Municipalities like the fines that pot arrests can generate.
“It’s a license to steal money,” said Walker Chandler, an attorney and former Libertarian candidate for lieutenant governor, to the City Council. “Clarkston has the opportunity to say, ‘We’re not that kind of place.’ “
Chandler has argued for legalization for decades. His business card opens up to display rolling papers. He got the U.S. Supreme Court to overturn a Georgia law that made political candidates pee in cups.
Later, he told me, “What they’re really doing is they’re trying to send a message to the rest of the state: A $5 fine says, ‘This is bull shoot.’”
Clarkston Police Chief Christine Hudson said the city is already pretty much doing what the council wants. She said her officers made 77 misdemeanor pot arrests the past two years, with 38 of the arrestees getting released on city ordinances, which means “you were not taken to jail, you were not arrested.”
Fifteen of those 77 were also arrested on other state offenses (like battery), so the pot charges can’t be separated out. And 24 others were taken to the DeKalb County jail because they were untruthful or had some other issue with police.
But the chief seems caught betwixt and between: “I don’t know what they’re trying to pass,” she said of her political bosses. “They can’t supersede state law.”
J. Tom Morgan, who used to be DeKalb’s DA, now defends scores of young people on pot charges.

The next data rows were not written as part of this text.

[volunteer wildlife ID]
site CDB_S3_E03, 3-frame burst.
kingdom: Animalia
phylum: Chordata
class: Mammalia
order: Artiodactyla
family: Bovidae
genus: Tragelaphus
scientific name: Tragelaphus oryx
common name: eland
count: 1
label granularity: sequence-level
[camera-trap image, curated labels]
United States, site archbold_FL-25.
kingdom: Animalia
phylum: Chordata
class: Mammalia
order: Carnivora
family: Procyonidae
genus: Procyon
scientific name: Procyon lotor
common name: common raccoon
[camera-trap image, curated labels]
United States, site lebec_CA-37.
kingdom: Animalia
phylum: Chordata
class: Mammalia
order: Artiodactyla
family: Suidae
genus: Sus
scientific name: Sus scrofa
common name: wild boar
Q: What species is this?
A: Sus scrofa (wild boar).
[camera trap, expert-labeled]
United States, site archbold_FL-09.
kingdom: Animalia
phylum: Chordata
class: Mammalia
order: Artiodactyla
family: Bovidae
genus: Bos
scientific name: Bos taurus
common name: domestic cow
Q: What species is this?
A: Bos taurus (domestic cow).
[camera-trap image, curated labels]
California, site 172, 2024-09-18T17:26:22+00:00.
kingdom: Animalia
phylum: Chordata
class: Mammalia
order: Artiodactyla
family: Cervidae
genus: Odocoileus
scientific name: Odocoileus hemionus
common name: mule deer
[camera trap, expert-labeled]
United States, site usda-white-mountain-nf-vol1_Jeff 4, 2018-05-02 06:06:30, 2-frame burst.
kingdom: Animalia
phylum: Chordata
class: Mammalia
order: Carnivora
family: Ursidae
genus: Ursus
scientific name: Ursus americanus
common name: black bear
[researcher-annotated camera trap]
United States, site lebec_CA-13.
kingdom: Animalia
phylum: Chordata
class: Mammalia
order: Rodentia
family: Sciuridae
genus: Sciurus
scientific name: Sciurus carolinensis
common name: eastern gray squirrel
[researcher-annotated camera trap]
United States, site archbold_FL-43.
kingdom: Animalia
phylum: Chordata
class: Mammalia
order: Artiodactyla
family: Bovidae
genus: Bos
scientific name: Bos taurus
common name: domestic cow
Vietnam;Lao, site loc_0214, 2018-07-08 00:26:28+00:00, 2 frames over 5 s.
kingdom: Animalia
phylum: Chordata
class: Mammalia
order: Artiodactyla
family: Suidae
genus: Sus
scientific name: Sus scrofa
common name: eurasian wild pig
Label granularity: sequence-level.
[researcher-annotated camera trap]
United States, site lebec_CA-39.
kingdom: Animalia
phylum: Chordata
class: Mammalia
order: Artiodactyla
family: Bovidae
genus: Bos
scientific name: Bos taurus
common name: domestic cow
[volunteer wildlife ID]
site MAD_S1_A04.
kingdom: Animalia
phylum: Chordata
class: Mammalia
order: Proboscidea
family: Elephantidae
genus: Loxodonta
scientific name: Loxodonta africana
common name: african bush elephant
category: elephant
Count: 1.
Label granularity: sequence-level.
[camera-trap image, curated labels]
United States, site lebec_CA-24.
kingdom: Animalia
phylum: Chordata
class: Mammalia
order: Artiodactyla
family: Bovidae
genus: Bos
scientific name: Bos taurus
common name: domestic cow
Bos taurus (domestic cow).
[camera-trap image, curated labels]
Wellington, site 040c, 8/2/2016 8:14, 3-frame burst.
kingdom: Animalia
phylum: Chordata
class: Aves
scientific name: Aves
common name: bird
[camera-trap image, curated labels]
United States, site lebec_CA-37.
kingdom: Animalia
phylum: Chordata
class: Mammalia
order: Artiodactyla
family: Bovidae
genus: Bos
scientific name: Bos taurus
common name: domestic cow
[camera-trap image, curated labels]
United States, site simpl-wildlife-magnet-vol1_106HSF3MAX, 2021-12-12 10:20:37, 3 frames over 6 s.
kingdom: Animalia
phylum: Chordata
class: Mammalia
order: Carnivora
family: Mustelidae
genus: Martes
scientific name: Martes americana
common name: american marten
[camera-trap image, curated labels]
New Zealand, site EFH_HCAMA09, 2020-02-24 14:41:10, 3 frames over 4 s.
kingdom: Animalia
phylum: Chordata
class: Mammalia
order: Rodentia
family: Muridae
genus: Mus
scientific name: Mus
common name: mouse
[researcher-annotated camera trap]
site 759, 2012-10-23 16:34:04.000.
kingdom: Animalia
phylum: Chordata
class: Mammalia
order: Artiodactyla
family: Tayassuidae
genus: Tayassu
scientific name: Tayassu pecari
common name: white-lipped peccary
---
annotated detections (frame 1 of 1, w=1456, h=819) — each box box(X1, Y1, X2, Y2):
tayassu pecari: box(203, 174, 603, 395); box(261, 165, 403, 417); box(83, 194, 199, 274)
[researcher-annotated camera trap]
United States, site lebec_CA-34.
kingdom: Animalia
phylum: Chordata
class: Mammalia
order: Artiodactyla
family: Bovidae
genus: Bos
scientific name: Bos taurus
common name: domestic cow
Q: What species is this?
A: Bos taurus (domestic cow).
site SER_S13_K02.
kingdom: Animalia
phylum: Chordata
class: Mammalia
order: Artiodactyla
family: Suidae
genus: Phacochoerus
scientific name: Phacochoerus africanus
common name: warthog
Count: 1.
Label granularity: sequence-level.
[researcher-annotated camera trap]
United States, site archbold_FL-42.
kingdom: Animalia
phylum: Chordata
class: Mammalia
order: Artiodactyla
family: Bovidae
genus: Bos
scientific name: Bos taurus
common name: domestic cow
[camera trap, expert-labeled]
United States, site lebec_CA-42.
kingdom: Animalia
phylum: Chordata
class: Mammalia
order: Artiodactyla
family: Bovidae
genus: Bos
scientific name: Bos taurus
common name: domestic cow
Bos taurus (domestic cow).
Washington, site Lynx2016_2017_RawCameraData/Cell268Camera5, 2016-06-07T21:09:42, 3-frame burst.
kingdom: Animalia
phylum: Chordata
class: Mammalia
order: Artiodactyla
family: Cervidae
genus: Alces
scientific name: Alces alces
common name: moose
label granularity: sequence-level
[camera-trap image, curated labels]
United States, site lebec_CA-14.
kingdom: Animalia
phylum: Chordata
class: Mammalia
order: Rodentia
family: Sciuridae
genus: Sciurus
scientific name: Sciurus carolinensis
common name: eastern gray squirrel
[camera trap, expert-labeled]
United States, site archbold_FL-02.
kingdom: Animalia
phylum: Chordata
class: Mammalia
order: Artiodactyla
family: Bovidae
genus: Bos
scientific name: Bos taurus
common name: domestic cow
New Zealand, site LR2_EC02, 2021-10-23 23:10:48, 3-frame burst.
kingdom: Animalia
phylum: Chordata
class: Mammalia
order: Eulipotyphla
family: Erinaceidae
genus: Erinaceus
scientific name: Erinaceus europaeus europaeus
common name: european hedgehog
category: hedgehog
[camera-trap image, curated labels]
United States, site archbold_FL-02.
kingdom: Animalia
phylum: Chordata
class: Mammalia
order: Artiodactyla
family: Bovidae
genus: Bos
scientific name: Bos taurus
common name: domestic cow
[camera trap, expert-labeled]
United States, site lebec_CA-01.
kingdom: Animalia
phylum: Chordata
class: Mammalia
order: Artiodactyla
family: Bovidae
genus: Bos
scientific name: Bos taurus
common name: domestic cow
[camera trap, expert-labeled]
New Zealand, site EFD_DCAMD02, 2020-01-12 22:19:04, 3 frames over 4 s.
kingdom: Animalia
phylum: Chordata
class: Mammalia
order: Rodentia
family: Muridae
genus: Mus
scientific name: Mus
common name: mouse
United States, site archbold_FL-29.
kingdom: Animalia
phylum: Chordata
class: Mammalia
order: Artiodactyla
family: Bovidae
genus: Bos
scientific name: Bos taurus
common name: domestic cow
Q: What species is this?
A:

He said cops all over metro Atlanta are using a de facto version of decriminalization.
Often, he said, police will run a quick rap sheet on the person caught with pot and if no other charges are found on his record, they’ll charge the person with a local disorderly conduct citation, which is less likely to harm the person’s job prospects down the line.
But that depends on many factors: The cop, the jurisdiction, the mood of the officer, what color you are or even how close it is to the end of an officer’s shift.
“That’s why it needs to be a policy, so it’s exercised fairly,” Morgan said.
One day, it will be. But in the meantime, tens of thousands Georgians this year will get an “M” stamp and an uncertain future.